Empire West Side Irrigation District v. Lovelace

5 Cal. App. 3d 911, 85 Cal. Rptr. 552, 1970 Cal. App. LEXIS 1488
CourtCalifornia Court of Appeal
DecidedMarch 24, 1970
DocketCiv. 1143
StatusPublished
Cited by3 cases

This text of 5 Cal. App. 3d 911 (Empire West Side Irrigation District v. Lovelace) is published on Counsel Stack Legal Research, covering California Court of Appeal primary law. Counsel Stack provides free access to over 12 million legal documents including statutes, case law, regulations, and constitutions.

Bluebook
Empire West Side Irrigation District v. Lovelace, 5 Cal. App. 3d 911, 85 Cal. Rptr. 552, 1970 Cal. App. LEXIS 1488 (Cal. Ct. App. 1970).

Opinion

Opiniqn

STONE, P. J.

Defendant landowners appeal from a summary judgment in rem validating a contract between plaintiff water districts.
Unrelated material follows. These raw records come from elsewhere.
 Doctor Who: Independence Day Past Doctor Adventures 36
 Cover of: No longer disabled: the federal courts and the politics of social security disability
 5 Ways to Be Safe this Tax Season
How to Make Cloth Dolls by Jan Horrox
The contract purports to define the water rights of the two districts, the storage and distribution system of each, and the exercise of water rights in connection with the use of particular facilities.

For several years plaintiffs, Empire West Side Irrigation District and Stratford Irrigation District, have provided water diverted from the Kings River to landowners within each district. Development of storage and other facilities following construction of Pine Flat Dam', created new problems of storage and distribution in the exercise of the water rights controlled by each of the contiguous districts. A plan of storage and distribution was developed between the two, a contract embodying the plan was executed by the directors of both districts, and an action was then filed to determine the validity of the contract pursuant to Code of Civil Procedure section 860 et seq.
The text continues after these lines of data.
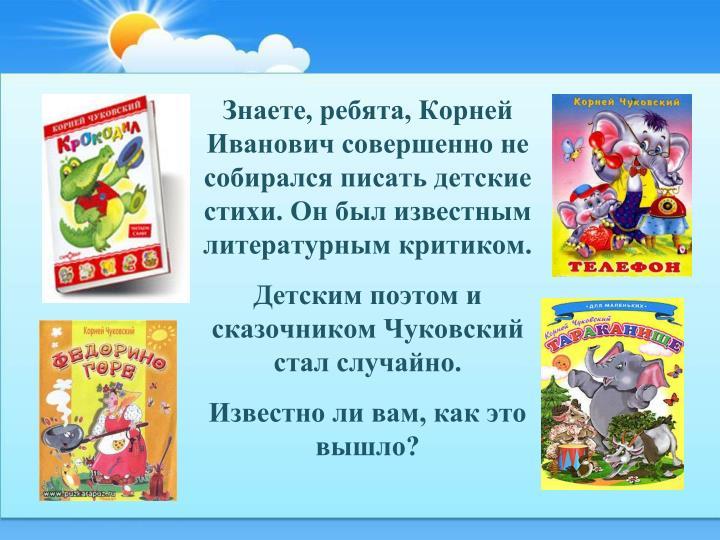 Знаете, ребята, Корней Иванович совершенно не собирался писать детские стихи. Он был известным литературным критиком.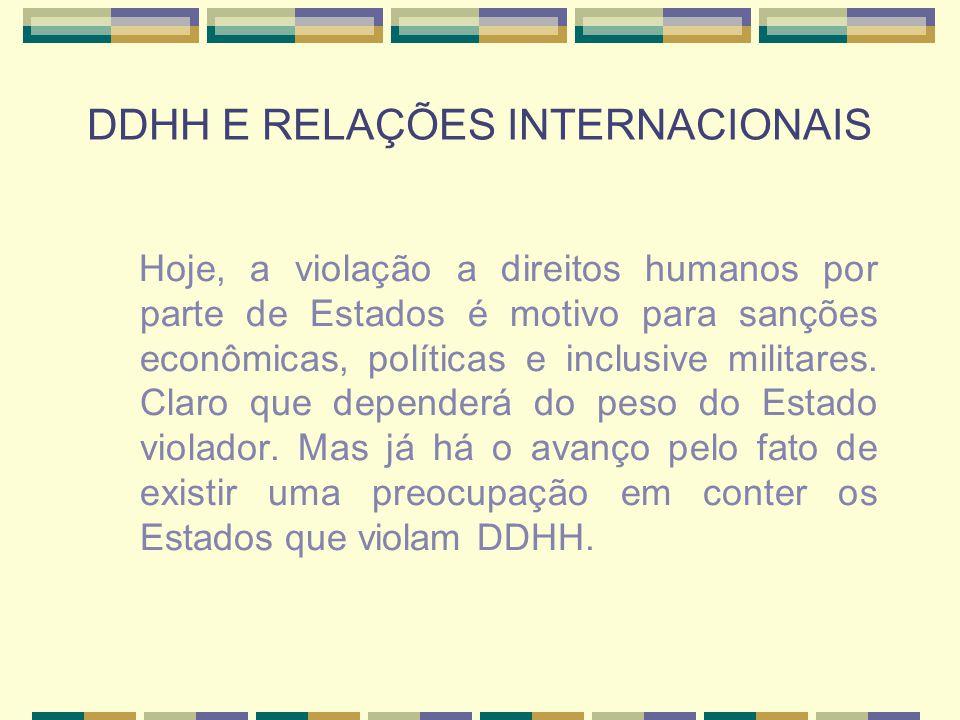 DDHH E RELAÇÕES INTERNACIONAIS Hoje, a violação a direitos humanos por parte de Estados é motivo para sanções econômicas, políticas e inclusive milita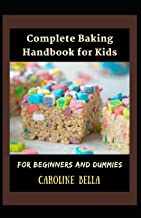 Complete Baking Handbook For Kids For Beginners And Dummies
Defendants, landowners within the Stratford Irrigation District, appeared by way of answer in the in rem proceeding, objecting to the manner water represented by eight and five-eighths shares of Lemoore Canal and Irrigation Company is to be distributed under the terms of the contract. Plaintiff districts contend that even though' the stock of defendants is appurtenant to their lands, the Stratford Irrigation District holds title as trustee for purposes of distribution and the individual landowners within that district cannot interfere with the discretionary acts of the directors in performing the duties of diverting, storing, transporting and delivering water. Under certain circumstances this is correct; for example, in Erwin v. Gage Canal Co., 226 Cal.App.2d 189 [37 Cal.Rptr; 901], it was held that shareholders in a water company could not enjoin the directors of the company from entering into an agreement with a condemning governmental agency (City of Riverside) by which the facilities of the water company would be transferred to the city. (See also City of Riverside v. Malloch, 226 Cal.App.2d 204 [37 Cal.Rptr. 862]; San Bernardino etc. Water Dist. v. Gage Canal Co., 226 Cal.App.2d 206, 215 [37 Cal.Rptr. 856].)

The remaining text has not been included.